Vorbemerkung

Über den genauen Ursprung des Internationalen Frauentages kursieren unterschiedliche Varianten. Zwar ist unzweifelhaft, dass er von einem 1909 abgehaltenen Frauentag in den USA seinen Ausgang nahm und dass die 2. Internationale Frauenkonferenz der Kommunistinnen im folgenden Jahr beschloss, ihn alljährlich und international abzuhalten. Warum aber gerade am 8. März? Zunächst einmal war der Internationale Frauentag gar nicht auf dieses Datum festgelegt. Dies geschah erst 1921. Über die Gründe der Wahl des 8. März gibt es mindestens drei verschiedene Versionen. Eine lautet, im Jahre 1857 seien New Yorker Textilarbeiterinnen an diesem Tag in den Streik getreten und hätten so eine Streikwelle mit zahlreichen Demonstrationen ausgelöst. Eine Variante verlegt den Ursprung mit leichten Abänderungen ins folgende Jahr: Am 8. März 1858 hätten - wiederum - New Yorker Arbeiterinnen für gleiche Löhne demonstriert. Eine dritte Ursprungsgeschichte nennt den 8. März 1908 als Ausgangspunkt. Auch hier sind es Textilarbeiterinnen einer New Yorker Fabrik, die streikten. Dann jedoch entwickelt sich diese Variante ungleich dramatischer als die ersten beiden. Um Kontakte nach außen zu verhindern, seien die Frauen vom Besitzer der Fabrik in einer Werkshalle eingeschlossen worden. 129 von ihnen seien beim Ausbruch eines Feuers umgekommen.

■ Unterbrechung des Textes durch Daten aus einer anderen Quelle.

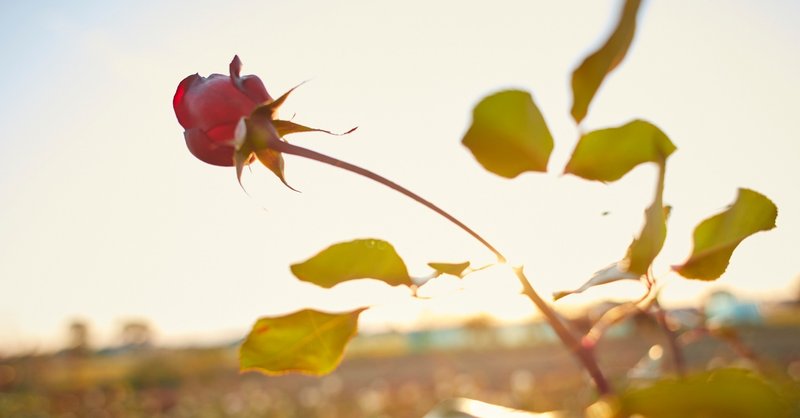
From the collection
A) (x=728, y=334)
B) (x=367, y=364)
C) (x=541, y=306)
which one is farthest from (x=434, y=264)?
(x=367, y=364)

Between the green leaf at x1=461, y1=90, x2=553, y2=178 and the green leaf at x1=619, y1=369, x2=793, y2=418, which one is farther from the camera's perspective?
the green leaf at x1=461, y1=90, x2=553, y2=178

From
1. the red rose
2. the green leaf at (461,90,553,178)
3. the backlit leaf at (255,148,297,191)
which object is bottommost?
the green leaf at (461,90,553,178)

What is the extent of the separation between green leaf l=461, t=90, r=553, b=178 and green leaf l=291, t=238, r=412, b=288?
6 cm

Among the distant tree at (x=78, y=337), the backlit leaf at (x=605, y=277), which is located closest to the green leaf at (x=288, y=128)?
the backlit leaf at (x=605, y=277)

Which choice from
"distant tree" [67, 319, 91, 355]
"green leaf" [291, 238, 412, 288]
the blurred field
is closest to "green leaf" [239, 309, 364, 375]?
"green leaf" [291, 238, 412, 288]

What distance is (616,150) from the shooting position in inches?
12.3

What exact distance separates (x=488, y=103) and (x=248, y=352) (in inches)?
6.0

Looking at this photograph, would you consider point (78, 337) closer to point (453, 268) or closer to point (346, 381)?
point (346, 381)

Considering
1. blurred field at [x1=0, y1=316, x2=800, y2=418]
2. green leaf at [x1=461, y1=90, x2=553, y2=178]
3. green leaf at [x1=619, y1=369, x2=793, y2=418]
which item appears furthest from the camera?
blurred field at [x1=0, y1=316, x2=800, y2=418]

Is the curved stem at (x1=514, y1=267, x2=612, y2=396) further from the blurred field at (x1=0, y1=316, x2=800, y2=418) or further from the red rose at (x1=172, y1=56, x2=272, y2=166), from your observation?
the blurred field at (x1=0, y1=316, x2=800, y2=418)

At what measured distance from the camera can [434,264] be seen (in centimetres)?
28

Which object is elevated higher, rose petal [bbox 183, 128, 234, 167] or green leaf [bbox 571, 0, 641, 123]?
rose petal [bbox 183, 128, 234, 167]

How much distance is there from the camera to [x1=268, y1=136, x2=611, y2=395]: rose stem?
0.25 m

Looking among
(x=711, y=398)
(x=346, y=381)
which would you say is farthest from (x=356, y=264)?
(x=346, y=381)
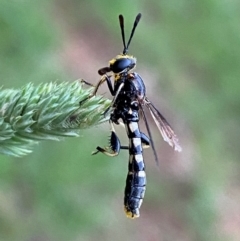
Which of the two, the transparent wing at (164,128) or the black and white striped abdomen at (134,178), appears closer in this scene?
the black and white striped abdomen at (134,178)

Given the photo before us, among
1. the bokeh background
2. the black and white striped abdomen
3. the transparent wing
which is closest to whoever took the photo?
the black and white striped abdomen

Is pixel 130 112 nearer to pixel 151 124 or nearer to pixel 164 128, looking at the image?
pixel 164 128

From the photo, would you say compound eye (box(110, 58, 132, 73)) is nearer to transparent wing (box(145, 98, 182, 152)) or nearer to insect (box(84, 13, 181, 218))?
insect (box(84, 13, 181, 218))

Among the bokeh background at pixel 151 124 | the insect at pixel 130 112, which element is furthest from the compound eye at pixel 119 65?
the bokeh background at pixel 151 124

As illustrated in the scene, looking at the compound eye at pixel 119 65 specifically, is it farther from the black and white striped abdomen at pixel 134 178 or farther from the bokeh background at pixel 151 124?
the bokeh background at pixel 151 124

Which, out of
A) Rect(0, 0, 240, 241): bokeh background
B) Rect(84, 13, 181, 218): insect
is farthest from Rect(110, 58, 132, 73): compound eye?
Rect(0, 0, 240, 241): bokeh background
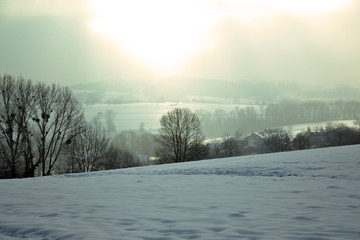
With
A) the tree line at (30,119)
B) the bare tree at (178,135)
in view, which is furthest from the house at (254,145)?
the tree line at (30,119)

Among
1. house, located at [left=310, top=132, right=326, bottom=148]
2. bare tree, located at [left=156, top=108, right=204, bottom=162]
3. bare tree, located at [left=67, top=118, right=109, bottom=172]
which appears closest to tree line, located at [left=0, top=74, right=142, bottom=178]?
bare tree, located at [left=67, top=118, right=109, bottom=172]

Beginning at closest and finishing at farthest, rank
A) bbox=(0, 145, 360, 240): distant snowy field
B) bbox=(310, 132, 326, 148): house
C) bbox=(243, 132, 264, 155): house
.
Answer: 1. bbox=(0, 145, 360, 240): distant snowy field
2. bbox=(310, 132, 326, 148): house
3. bbox=(243, 132, 264, 155): house

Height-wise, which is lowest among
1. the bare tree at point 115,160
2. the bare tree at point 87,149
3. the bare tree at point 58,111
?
the bare tree at point 115,160

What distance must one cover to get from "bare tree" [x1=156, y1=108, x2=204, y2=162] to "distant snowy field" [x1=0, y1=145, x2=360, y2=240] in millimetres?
39576

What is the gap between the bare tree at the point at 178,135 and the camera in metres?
55.1

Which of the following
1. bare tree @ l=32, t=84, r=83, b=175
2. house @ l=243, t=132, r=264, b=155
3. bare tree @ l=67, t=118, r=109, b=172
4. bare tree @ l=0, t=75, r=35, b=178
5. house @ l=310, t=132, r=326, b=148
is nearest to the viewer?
bare tree @ l=0, t=75, r=35, b=178

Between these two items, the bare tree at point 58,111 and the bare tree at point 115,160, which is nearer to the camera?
the bare tree at point 58,111

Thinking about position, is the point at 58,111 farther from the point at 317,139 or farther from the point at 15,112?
the point at 317,139

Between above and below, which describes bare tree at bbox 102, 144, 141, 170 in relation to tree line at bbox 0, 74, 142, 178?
below

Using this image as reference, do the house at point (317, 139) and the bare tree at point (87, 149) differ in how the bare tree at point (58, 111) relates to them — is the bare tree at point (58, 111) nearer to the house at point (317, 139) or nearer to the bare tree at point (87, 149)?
the bare tree at point (87, 149)

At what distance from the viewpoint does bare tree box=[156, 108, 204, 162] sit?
181 feet

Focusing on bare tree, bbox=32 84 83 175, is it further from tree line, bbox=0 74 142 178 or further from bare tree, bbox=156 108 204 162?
bare tree, bbox=156 108 204 162

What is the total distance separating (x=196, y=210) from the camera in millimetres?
9359

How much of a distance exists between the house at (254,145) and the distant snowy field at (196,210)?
362ft
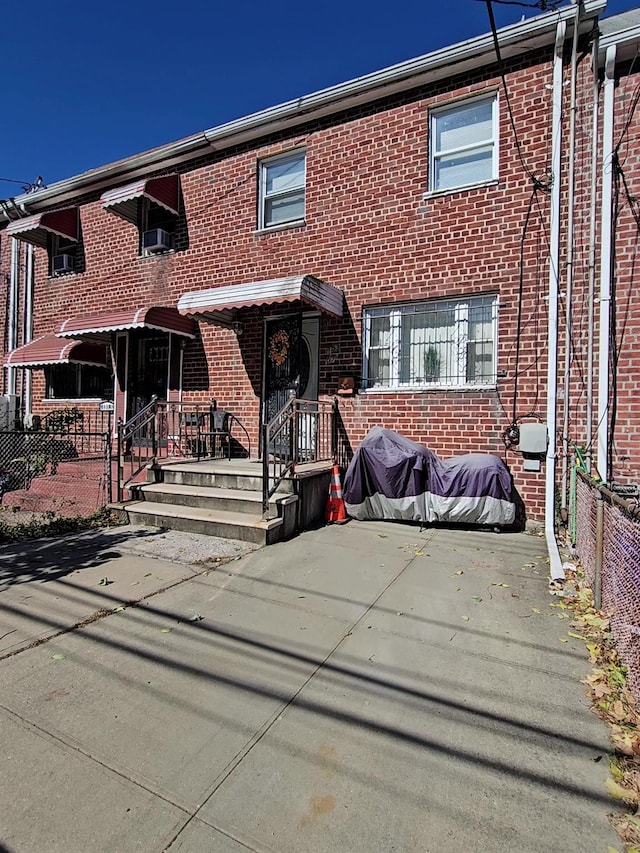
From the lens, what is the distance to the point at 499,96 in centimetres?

Gemeinsam sind allen diesen Ursprungsgeschichten des Internationalen Frauentages die rein arbeitspolitischen Forderungen der Frauen. Das verwundert nicht, gingen die ersten Beschlüsse zu seiner jährlichen Durchführung doch auf kommunistische und sozialistische Initiative zurück. So blieb er denn auch lange Zeit weitgehend an sozialistisch-sozialdemokratische und an kommunistische Organisationen gebunden, deren frauenrechtliche Forderungen sich aber auch damals schon nicht auf den Arbeitsbereich beschränkten. Auf einer in Kopenhagen 1910 abgehaltenen Konferenz beschlossen 100 Delegierte aus 17 Ländern einstimmig, dass der jährlich im März zu organisierende Internationale Frauentag dazu beitragen solle, die Forderungen sozialistischer Frauenrechtlerinnen zu propagieren - darunter auch das Frauenstimmrecht.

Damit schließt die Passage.